Document segment
┄┄┄┄┄┄┄┄┄┄

ABLE DANGER, A TYPO, AND SERENDIPITY
V

ery often, in following an issue through the blogosphere, one will come across totally unexpected gems -- something like panning for gold flakes out of a stream bed, and finding a cut sapphire in the pan. How did that get there? I will share that gem in its entirety for readers here, although its origin is unknown and its very creation seems to have rested on a single letter typo.

I'd been looking for evidence of any mass media follow-up after last week's Able Danger hearings in Washington. Once again I remind all that the first stop for developments in this issue continues to be the Able Danger Blog. And thus I learned that Tony Shaffer's legal counsel, Mark Zaid, had participated in a conference call with about half a dozen of the main bloggers who have been covering the story. The various particpants had written accounts of the discussion, one of which was by AJ Strata (who has written quite a bit on the subject since it broke last August). A reader's comment at that link had apparently been inspired by the discovery, in Tony Shaffer's posted testimony (pdf link), that one of the people who had created this "new form of intelligence collection" and helped identify Mohammed Atta and other 9/11 terrorists more than a year prior to the attacks, had been a retired Indian policeman named James D. Smith.

But as Mike wrote on the Able Danger blog yesterday, Tony Shaffer had simply mis-typed "Indiana." Had he not done so, the following comment would likely not have appeared on AJ Strata's article either. I think it really deserves wider distribution, so here is my humble contribution to that end. The author left no contact info, but if he or she happens to find it here, I extend a deep wai to you for putting this together. Get in touch through the email address on this page, if you're so inclined.
Mr. Smith Goes to Washington

Professor Ward Churchill of the University of Colorado at Boulder opposed the U.N. sanctions on Iraq that were intended to curb Saddam's weapons programs. Churchill also celebrated the 9-11 terrorists in his infamous article "Some People Push Back."

Churchill even told a reporter that he read all the obituaries of the people who died in the World Trade Center on 9-11 and satisfied himself that they were overwelmingly "Little Eichmanns."

Because of Churchill's assumption of Indian identity, some people may think American Indians are supporting Middle Eastern terrorists. In fact, Mohawk Indians have historically been employed building New York's skyscrapers, not blowing them up! I read in an Indian publication that on 9-11, an Indian construction team was working on one of the towers and even rescued people:

"Mohawk ironworkers helped build the World Trade Center and other monuments of the New York City skyline, and one crew was actually at work in the flight path of the plane that struck the second tower. St. Regis Mohawk Chief James Ransom noted that they joined rescue teams at great personal risk." [ Indian Country Today: [2005/02/03] Churchill controversial on two fronts ]

Congress is holding hearings about a Pentagon program called Able Danger. This program used something called data mining to track Al Qaeda.

┄┄┄┄┄┄┄┄┄┄

Prompt
Retype the portion of the Able Danger post starting with "Because of Churchill's" and going on through "track Al Qaeda.". The items given next were taken from a separate source.

[Items from a data source]
┄┄┄┄┄┄┄┄┄┄

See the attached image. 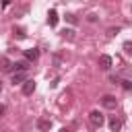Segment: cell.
<instances>
[{
	"instance_id": "ffe728a7",
	"label": "cell",
	"mask_w": 132,
	"mask_h": 132,
	"mask_svg": "<svg viewBox=\"0 0 132 132\" xmlns=\"http://www.w3.org/2000/svg\"><path fill=\"white\" fill-rule=\"evenodd\" d=\"M4 111H6V107H4V105H2V103H0V116H2V113H4Z\"/></svg>"
},
{
	"instance_id": "ac0fdd59",
	"label": "cell",
	"mask_w": 132,
	"mask_h": 132,
	"mask_svg": "<svg viewBox=\"0 0 132 132\" xmlns=\"http://www.w3.org/2000/svg\"><path fill=\"white\" fill-rule=\"evenodd\" d=\"M87 19H89V23H95V21H97V14H89Z\"/></svg>"
},
{
	"instance_id": "6da1fadb",
	"label": "cell",
	"mask_w": 132,
	"mask_h": 132,
	"mask_svg": "<svg viewBox=\"0 0 132 132\" xmlns=\"http://www.w3.org/2000/svg\"><path fill=\"white\" fill-rule=\"evenodd\" d=\"M89 122H91L93 128H101L103 122H105V118H103V113H101L99 109H93V111L89 113Z\"/></svg>"
},
{
	"instance_id": "8992f818",
	"label": "cell",
	"mask_w": 132,
	"mask_h": 132,
	"mask_svg": "<svg viewBox=\"0 0 132 132\" xmlns=\"http://www.w3.org/2000/svg\"><path fill=\"white\" fill-rule=\"evenodd\" d=\"M37 128H39L41 132H47V130L52 128V120H47V118H39V120H37Z\"/></svg>"
},
{
	"instance_id": "7402d4cb",
	"label": "cell",
	"mask_w": 132,
	"mask_h": 132,
	"mask_svg": "<svg viewBox=\"0 0 132 132\" xmlns=\"http://www.w3.org/2000/svg\"><path fill=\"white\" fill-rule=\"evenodd\" d=\"M0 91H2V82H0Z\"/></svg>"
},
{
	"instance_id": "e0dca14e",
	"label": "cell",
	"mask_w": 132,
	"mask_h": 132,
	"mask_svg": "<svg viewBox=\"0 0 132 132\" xmlns=\"http://www.w3.org/2000/svg\"><path fill=\"white\" fill-rule=\"evenodd\" d=\"M118 31H120V29H118V27H116V29H107V35H109V37H111V35H116V33H118Z\"/></svg>"
},
{
	"instance_id": "5b68a950",
	"label": "cell",
	"mask_w": 132,
	"mask_h": 132,
	"mask_svg": "<svg viewBox=\"0 0 132 132\" xmlns=\"http://www.w3.org/2000/svg\"><path fill=\"white\" fill-rule=\"evenodd\" d=\"M27 80V70H19V72H14V76H12V85H21V82H25Z\"/></svg>"
},
{
	"instance_id": "30bf717a",
	"label": "cell",
	"mask_w": 132,
	"mask_h": 132,
	"mask_svg": "<svg viewBox=\"0 0 132 132\" xmlns=\"http://www.w3.org/2000/svg\"><path fill=\"white\" fill-rule=\"evenodd\" d=\"M47 23H50V27H56V25H58V12H56L54 8L47 12Z\"/></svg>"
},
{
	"instance_id": "9a60e30c",
	"label": "cell",
	"mask_w": 132,
	"mask_h": 132,
	"mask_svg": "<svg viewBox=\"0 0 132 132\" xmlns=\"http://www.w3.org/2000/svg\"><path fill=\"white\" fill-rule=\"evenodd\" d=\"M66 21H68V23H72V25H76V23H78L74 14H66Z\"/></svg>"
},
{
	"instance_id": "52a82bcc",
	"label": "cell",
	"mask_w": 132,
	"mask_h": 132,
	"mask_svg": "<svg viewBox=\"0 0 132 132\" xmlns=\"http://www.w3.org/2000/svg\"><path fill=\"white\" fill-rule=\"evenodd\" d=\"M109 130H111V132H118V130H122V120L113 116V118L109 120Z\"/></svg>"
},
{
	"instance_id": "277c9868",
	"label": "cell",
	"mask_w": 132,
	"mask_h": 132,
	"mask_svg": "<svg viewBox=\"0 0 132 132\" xmlns=\"http://www.w3.org/2000/svg\"><path fill=\"white\" fill-rule=\"evenodd\" d=\"M33 91H35V80L33 78H27L23 82V95H31Z\"/></svg>"
},
{
	"instance_id": "5bb4252c",
	"label": "cell",
	"mask_w": 132,
	"mask_h": 132,
	"mask_svg": "<svg viewBox=\"0 0 132 132\" xmlns=\"http://www.w3.org/2000/svg\"><path fill=\"white\" fill-rule=\"evenodd\" d=\"M120 82H122V87H124L126 91H130V89H132V80H120Z\"/></svg>"
},
{
	"instance_id": "8fae6325",
	"label": "cell",
	"mask_w": 132,
	"mask_h": 132,
	"mask_svg": "<svg viewBox=\"0 0 132 132\" xmlns=\"http://www.w3.org/2000/svg\"><path fill=\"white\" fill-rule=\"evenodd\" d=\"M29 68V62H12V70L19 72V70H27Z\"/></svg>"
},
{
	"instance_id": "d6986e66",
	"label": "cell",
	"mask_w": 132,
	"mask_h": 132,
	"mask_svg": "<svg viewBox=\"0 0 132 132\" xmlns=\"http://www.w3.org/2000/svg\"><path fill=\"white\" fill-rule=\"evenodd\" d=\"M8 4H10V0H4V2H2V8H6Z\"/></svg>"
},
{
	"instance_id": "7c38bea8",
	"label": "cell",
	"mask_w": 132,
	"mask_h": 132,
	"mask_svg": "<svg viewBox=\"0 0 132 132\" xmlns=\"http://www.w3.org/2000/svg\"><path fill=\"white\" fill-rule=\"evenodd\" d=\"M124 52L132 56V41H126V43H124Z\"/></svg>"
},
{
	"instance_id": "3957f363",
	"label": "cell",
	"mask_w": 132,
	"mask_h": 132,
	"mask_svg": "<svg viewBox=\"0 0 132 132\" xmlns=\"http://www.w3.org/2000/svg\"><path fill=\"white\" fill-rule=\"evenodd\" d=\"M99 68H101V70H109V68H111V58H109L107 54L99 56Z\"/></svg>"
},
{
	"instance_id": "44dd1931",
	"label": "cell",
	"mask_w": 132,
	"mask_h": 132,
	"mask_svg": "<svg viewBox=\"0 0 132 132\" xmlns=\"http://www.w3.org/2000/svg\"><path fill=\"white\" fill-rule=\"evenodd\" d=\"M60 132H70V130H68V128H62V130H60Z\"/></svg>"
},
{
	"instance_id": "7a4b0ae2",
	"label": "cell",
	"mask_w": 132,
	"mask_h": 132,
	"mask_svg": "<svg viewBox=\"0 0 132 132\" xmlns=\"http://www.w3.org/2000/svg\"><path fill=\"white\" fill-rule=\"evenodd\" d=\"M101 105H103L105 109H116V105H118V99H116L113 95H105V97L101 99Z\"/></svg>"
},
{
	"instance_id": "2e32d148",
	"label": "cell",
	"mask_w": 132,
	"mask_h": 132,
	"mask_svg": "<svg viewBox=\"0 0 132 132\" xmlns=\"http://www.w3.org/2000/svg\"><path fill=\"white\" fill-rule=\"evenodd\" d=\"M14 35H19V37H21V39H23V37H25V31H23V29H21V27H19V29H16V27H14Z\"/></svg>"
},
{
	"instance_id": "ba28073f",
	"label": "cell",
	"mask_w": 132,
	"mask_h": 132,
	"mask_svg": "<svg viewBox=\"0 0 132 132\" xmlns=\"http://www.w3.org/2000/svg\"><path fill=\"white\" fill-rule=\"evenodd\" d=\"M25 58L31 62V60H37L39 58V50L37 47H31V50H25Z\"/></svg>"
},
{
	"instance_id": "4fadbf2b",
	"label": "cell",
	"mask_w": 132,
	"mask_h": 132,
	"mask_svg": "<svg viewBox=\"0 0 132 132\" xmlns=\"http://www.w3.org/2000/svg\"><path fill=\"white\" fill-rule=\"evenodd\" d=\"M64 37H66V39H74V31H72V29H66V31H64Z\"/></svg>"
},
{
	"instance_id": "9c48e42d",
	"label": "cell",
	"mask_w": 132,
	"mask_h": 132,
	"mask_svg": "<svg viewBox=\"0 0 132 132\" xmlns=\"http://www.w3.org/2000/svg\"><path fill=\"white\" fill-rule=\"evenodd\" d=\"M0 68L2 72H12V62L8 58H0Z\"/></svg>"
}]
</instances>
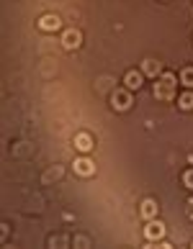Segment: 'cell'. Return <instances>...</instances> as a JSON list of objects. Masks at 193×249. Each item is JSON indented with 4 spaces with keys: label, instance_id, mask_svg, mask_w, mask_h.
Returning <instances> with one entry per match:
<instances>
[{
    "label": "cell",
    "instance_id": "cell-11",
    "mask_svg": "<svg viewBox=\"0 0 193 249\" xmlns=\"http://www.w3.org/2000/svg\"><path fill=\"white\" fill-rule=\"evenodd\" d=\"M180 82L186 88H193V67H183L180 70Z\"/></svg>",
    "mask_w": 193,
    "mask_h": 249
},
{
    "label": "cell",
    "instance_id": "cell-3",
    "mask_svg": "<svg viewBox=\"0 0 193 249\" xmlns=\"http://www.w3.org/2000/svg\"><path fill=\"white\" fill-rule=\"evenodd\" d=\"M80 44H82V34H80L77 29H67V31L62 34V47H64V49L72 52V49H77Z\"/></svg>",
    "mask_w": 193,
    "mask_h": 249
},
{
    "label": "cell",
    "instance_id": "cell-7",
    "mask_svg": "<svg viewBox=\"0 0 193 249\" xmlns=\"http://www.w3.org/2000/svg\"><path fill=\"white\" fill-rule=\"evenodd\" d=\"M157 211H160V206H157V203H154L152 198H147V200L142 203L139 213H142V218H147V221H150V218H154V216H157Z\"/></svg>",
    "mask_w": 193,
    "mask_h": 249
},
{
    "label": "cell",
    "instance_id": "cell-5",
    "mask_svg": "<svg viewBox=\"0 0 193 249\" xmlns=\"http://www.w3.org/2000/svg\"><path fill=\"white\" fill-rule=\"evenodd\" d=\"M75 172L82 175V178H90V175L96 172V162L88 160V157H77L75 160Z\"/></svg>",
    "mask_w": 193,
    "mask_h": 249
},
{
    "label": "cell",
    "instance_id": "cell-2",
    "mask_svg": "<svg viewBox=\"0 0 193 249\" xmlns=\"http://www.w3.org/2000/svg\"><path fill=\"white\" fill-rule=\"evenodd\" d=\"M144 236H147V242H160V239L165 236V226H162V221H154V218L147 221V226H144Z\"/></svg>",
    "mask_w": 193,
    "mask_h": 249
},
{
    "label": "cell",
    "instance_id": "cell-1",
    "mask_svg": "<svg viewBox=\"0 0 193 249\" xmlns=\"http://www.w3.org/2000/svg\"><path fill=\"white\" fill-rule=\"evenodd\" d=\"M175 85H178L175 75L165 72L162 80L157 82V85H154V98H157V100H173V98H175Z\"/></svg>",
    "mask_w": 193,
    "mask_h": 249
},
{
    "label": "cell",
    "instance_id": "cell-6",
    "mask_svg": "<svg viewBox=\"0 0 193 249\" xmlns=\"http://www.w3.org/2000/svg\"><path fill=\"white\" fill-rule=\"evenodd\" d=\"M59 26H62V18L54 16V13H47V16L39 18V29H44V31H57Z\"/></svg>",
    "mask_w": 193,
    "mask_h": 249
},
{
    "label": "cell",
    "instance_id": "cell-12",
    "mask_svg": "<svg viewBox=\"0 0 193 249\" xmlns=\"http://www.w3.org/2000/svg\"><path fill=\"white\" fill-rule=\"evenodd\" d=\"M180 108L183 110H191L193 108V93H183L180 95Z\"/></svg>",
    "mask_w": 193,
    "mask_h": 249
},
{
    "label": "cell",
    "instance_id": "cell-14",
    "mask_svg": "<svg viewBox=\"0 0 193 249\" xmlns=\"http://www.w3.org/2000/svg\"><path fill=\"white\" fill-rule=\"evenodd\" d=\"M183 185H186V188H191V190H193V170H188L186 175H183Z\"/></svg>",
    "mask_w": 193,
    "mask_h": 249
},
{
    "label": "cell",
    "instance_id": "cell-10",
    "mask_svg": "<svg viewBox=\"0 0 193 249\" xmlns=\"http://www.w3.org/2000/svg\"><path fill=\"white\" fill-rule=\"evenodd\" d=\"M144 75H150V77H157L160 75V70H162V64L157 62V59H144Z\"/></svg>",
    "mask_w": 193,
    "mask_h": 249
},
{
    "label": "cell",
    "instance_id": "cell-9",
    "mask_svg": "<svg viewBox=\"0 0 193 249\" xmlns=\"http://www.w3.org/2000/svg\"><path fill=\"white\" fill-rule=\"evenodd\" d=\"M124 82H126V90H139L142 88V75L139 72H126Z\"/></svg>",
    "mask_w": 193,
    "mask_h": 249
},
{
    "label": "cell",
    "instance_id": "cell-16",
    "mask_svg": "<svg viewBox=\"0 0 193 249\" xmlns=\"http://www.w3.org/2000/svg\"><path fill=\"white\" fill-rule=\"evenodd\" d=\"M188 162H191V164H193V154H191V157H188Z\"/></svg>",
    "mask_w": 193,
    "mask_h": 249
},
{
    "label": "cell",
    "instance_id": "cell-15",
    "mask_svg": "<svg viewBox=\"0 0 193 249\" xmlns=\"http://www.w3.org/2000/svg\"><path fill=\"white\" fill-rule=\"evenodd\" d=\"M188 218H193V198L188 200Z\"/></svg>",
    "mask_w": 193,
    "mask_h": 249
},
{
    "label": "cell",
    "instance_id": "cell-4",
    "mask_svg": "<svg viewBox=\"0 0 193 249\" xmlns=\"http://www.w3.org/2000/svg\"><path fill=\"white\" fill-rule=\"evenodd\" d=\"M111 106L116 110H126L129 106H132V95H129V90H116V93L111 95Z\"/></svg>",
    "mask_w": 193,
    "mask_h": 249
},
{
    "label": "cell",
    "instance_id": "cell-13",
    "mask_svg": "<svg viewBox=\"0 0 193 249\" xmlns=\"http://www.w3.org/2000/svg\"><path fill=\"white\" fill-rule=\"evenodd\" d=\"M54 178H62V167H54V170H49L47 175H44V180H54Z\"/></svg>",
    "mask_w": 193,
    "mask_h": 249
},
{
    "label": "cell",
    "instance_id": "cell-8",
    "mask_svg": "<svg viewBox=\"0 0 193 249\" xmlns=\"http://www.w3.org/2000/svg\"><path fill=\"white\" fill-rule=\"evenodd\" d=\"M75 146H77V152H90V149H93V139H90V134H77L75 136Z\"/></svg>",
    "mask_w": 193,
    "mask_h": 249
}]
</instances>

┄┄┄┄┄┄┄┄┄┄

Response to this task
Because of Churchill's assumption of Indian identity, some people may think American Indians are supporting Middle Eastern terrorists. In fact, Mohawk Indians have historically been employed building New York's skyscrapers, not blowing them up! I read in an Indian publication that on 9-11, an Indian construction team was working on one of the towers and even rescued people:

"Mohawk ironworkers helped build the World Trade Center and other monuments of the New York City skyline, and one crew was actually at work in the flight path of the plane that struck the second tower. St. Regis Mohawk Chief James Ransom noted that they joined rescue teams at great personal risk." [ Indian Country Today: [2005/02/03] Churchill controversial on two fronts ]

Congress is holding hearings about a Pentagon program called Able Danger. This program used something called data mining to track Al Qaeda.